General Information / History

The Cowry, or Cowrie, is one of, if not the, most sought after and prized of all shells. Their highly lustrous and colourful shells naturally attract most people to them. It is a lustre that makes the cowry's shell appear as if it has been lacquered and ready for display on someone's shelf. With such an eye-catching aspect the unfortunate effect has been the over exploitation of these beautiful animals in some areas. The most notable specimen this has happened to is the Tiger cowry (Cypraea tigris). These wonderful creatures are becoming rare in several regions of their known indigenous habitat. Such places are, of course, high in tourist traffic where the local people collect the cowries and set up shop selling shells by the thousands. Compared to this, the small quantity of animals gathered for the aquarium trade is negligible, and has little, if no effect, on wild populations.

The cowry, or porcelain shell, has actually given porcelain its name, not the other way around. In Italy, the cowry is called the "porcellana" meaning small pig. When porcelain was first brought to Italy from China it was so named porcelain because it's sheen, colour, and delicacy were like that of the cowry.
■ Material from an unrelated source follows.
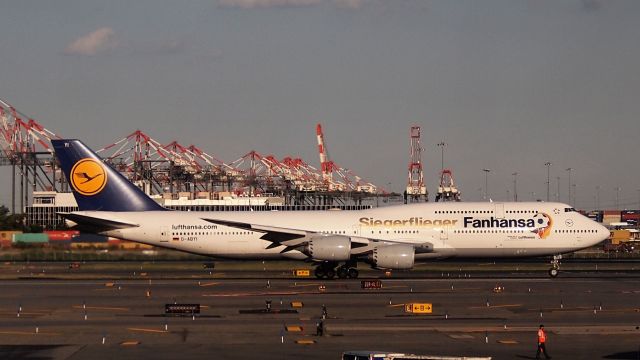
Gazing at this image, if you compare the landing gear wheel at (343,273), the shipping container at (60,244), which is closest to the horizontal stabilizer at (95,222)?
the landing gear wheel at (343,273)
Cowry comes from the Sanskrit kaparada from which is derived the Hindu kauri meaning a small shell. The word itself arrived to the English language sometime during the mid 17th century.
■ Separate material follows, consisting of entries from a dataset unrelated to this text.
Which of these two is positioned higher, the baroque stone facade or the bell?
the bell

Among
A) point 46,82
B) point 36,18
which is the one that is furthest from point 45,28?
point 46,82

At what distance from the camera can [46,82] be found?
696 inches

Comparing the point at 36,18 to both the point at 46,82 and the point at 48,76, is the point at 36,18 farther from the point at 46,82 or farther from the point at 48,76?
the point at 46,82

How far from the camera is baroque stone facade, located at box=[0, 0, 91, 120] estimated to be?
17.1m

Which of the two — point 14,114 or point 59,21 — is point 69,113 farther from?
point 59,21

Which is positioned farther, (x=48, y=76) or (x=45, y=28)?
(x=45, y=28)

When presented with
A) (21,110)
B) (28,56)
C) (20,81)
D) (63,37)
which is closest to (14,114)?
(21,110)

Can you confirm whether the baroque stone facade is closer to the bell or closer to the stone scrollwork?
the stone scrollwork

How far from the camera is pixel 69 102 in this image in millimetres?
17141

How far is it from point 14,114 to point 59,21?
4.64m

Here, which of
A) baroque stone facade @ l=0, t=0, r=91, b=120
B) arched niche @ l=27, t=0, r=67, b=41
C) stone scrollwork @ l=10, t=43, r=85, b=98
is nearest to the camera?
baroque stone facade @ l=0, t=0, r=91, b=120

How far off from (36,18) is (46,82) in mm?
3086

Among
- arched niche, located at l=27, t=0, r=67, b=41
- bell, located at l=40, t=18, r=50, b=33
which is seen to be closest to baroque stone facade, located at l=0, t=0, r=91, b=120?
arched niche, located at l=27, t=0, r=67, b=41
The cowry is also accredited with being the first coinage to be used in the world dating back to the Chinese Xia Dynasty (2000-1500 BCE) where the unit of cowry coinage was called the "peng." Five shells strung together were a "ji," and two "ji" made up a "peng." The Hundu Kauri was used as coin in the lower provinces of India, in Africa during the 1400 - 1600's it too was used as currency and there is even one reference stating its utilization until the mid 1900's.
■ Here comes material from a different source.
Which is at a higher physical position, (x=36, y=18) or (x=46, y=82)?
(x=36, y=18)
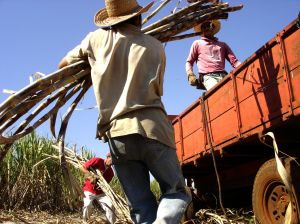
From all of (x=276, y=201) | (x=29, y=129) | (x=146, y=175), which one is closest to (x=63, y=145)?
(x=29, y=129)

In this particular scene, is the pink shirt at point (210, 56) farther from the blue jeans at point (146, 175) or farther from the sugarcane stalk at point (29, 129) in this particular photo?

These Mollusks have had a rather storied career in several cultures. They are considered the Queen of all Magical shells, the Eyes of the Gods and the Womb of the Goddess. As the symbol of the Goddess they are believed to have the power of granting fertility and sexual potency. In Japan the cowry is called "Koyasu-gai," translated as "the easy delivery shell" and is held by women giving birth to ensure a successful and healthy delivery. In ancient Rome, women in Pompeii wore the cowry shell as a means to prevent sterility. Even to this day many Ocean going peoples string together cowry shells to hang on their boats for protection on voyages. Whatever the reason the cowry has been used for or whatever it has represented, it's beauty is still captivating people.

Scientific, Common names and Information

Cowries are of the Family Cypraeidae, Order Mesogastropoda, Subclass Prosobranchia, Class Gastropoda, Subphylum Conchifera, and Phylum Mollusca.

Now in layman's terms that would be Family Cowries, Order Intermediate gastropods, Subclass Prosobranchs, Class Gastropoda, Subphylum Conch's, and Phylum Mollusc's.

There are literally hundreds of different cowries, many whose life cycle remains unknown with even something as basic as diet. Most seem to live on a diet of algae or encrusting invertebrates, like sponges and bryozoans. Nutritional regimens of course vary from species to species with the smaller forms commonly being feeding specialists on soft corals and sponges, or have the role of algivores. Some larger species tend to be predatory. The most common cowry to find it's way to the aquarium is the algae eating Tiger Cowry (Cypraea tigris). This species grows to it's largest around the Hawaiian Islands where it can reach a length of 4-6 inches (10-15 cm).

The cowry has a mantle that extends outside to totally envelope its shell. The mantle produces the shell from the outside, unlike other snails, which accounts for their famous smooth glossy exterior. Although pretty to look at it serves the important function of keeping away algae, encrusting, and boring organisms. The covering of papillae can be anything from short, single projections, to ones that are long with many irregular branchs. The cowry with its mantle fully extended has led to the confusion among some divers in thinking that they were looking at a nudibranch.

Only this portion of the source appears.